— START OF TEXT SHOWN —
First, I have to explain choosing Derrick Henry over Saquon Barkley as my top running back. As I noted in the All-Pro Ballot article, Henry had a more efficient season against a much harder schedule than Barkley faced. Henry faced a top 10 run defense by DVOA in six games and a bottom 10 run defense four times. Barkley faced a top 10 run defense only three times and a bottom 10 run defense nine times. It was Henry who ended up having the best rushing DYAR season of the entire 21st century, surpassing the best Priest Holmes seasons and Jonathan Taylor from a couple of years ago.
Yes, having a mobile quarterback in Lamar Jackson helped open up running lanes for Henry. Guess what: having a mobile quarterback in Jalen Hurts also helped open up running lates for Barkley! That’s not a reason to choose Barkley over Henry. If anything, it would be a reason to choose Jahmyr Gibbs.
For my top spot, I decided to go with Henry over a Ja’Marr Chase season that was totally awesome but not quite as good as some other wide receivers in efficiency (as opposed to volume). I wanted Barkley’s 2,000-yard season to mean something, so I put him third and Kittle fourth and then Gibbs fifth. I switched these guys around a few times before I turned in my ballot.
— END OF TEXT SHOWN —
(THE PROBLEM) Resume the text about ranking Derrick Henry and Saquon Barkley, starting right after its final sentence. The data below has no connection to the text about running back rankings.
— START OF DATA SECTION —
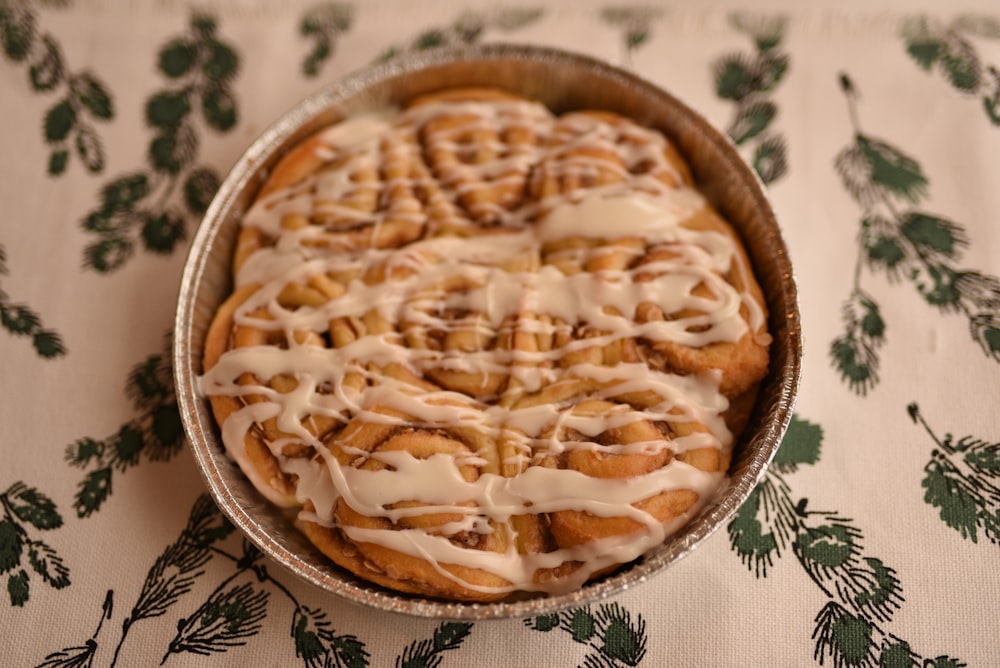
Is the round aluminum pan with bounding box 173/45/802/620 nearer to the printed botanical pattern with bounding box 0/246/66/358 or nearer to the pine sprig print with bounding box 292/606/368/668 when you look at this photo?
the pine sprig print with bounding box 292/606/368/668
— END OF DATA SECTION —
(REPLY)
Defensive Player of the Year
This is a lot of comparing apples to oranges, because I’ve got coverage DVOA to help measure Pat Surtain II and sacks and pressures to help measure Trey Hendrickson and all kinds of stats to help measure Zack Baun but how do I put them up against each other? In the end, I decided that a standout cornerback season was probably a little more valuable than a standout linebacker season, but that Baun had more impact on the entire Eagles defense improving than Hendrickson had on the Bengals defense. Maybe I was wrong to go that way since I went and put a second Broncos defender on my ballot (Allen) but yeah, that’s how I decided to go.
Offensive Rookie of the Year
There were so many good offensive rookie seasons this year. I couldn’t vote for Ladd McConkey or Zach Frazier because I had only five spots. I really did think about giving the top spot to Brock Bowers. Rookie of the Year doesn’t have to be a quarterback. This is more of a “best at his position” award. Our guidance tells us to vote for the player who had “the best all-around season.” So then the question is, which is worth more? Being the sixth- or seventh-best quarterback or being the second-best tight end? I decided the quarterback still had the better season, so Jayden Daniels got my top vote.
Joe Alt, by the way, finished fourth among tackles in ESPN’s pass block win rate as a rookie.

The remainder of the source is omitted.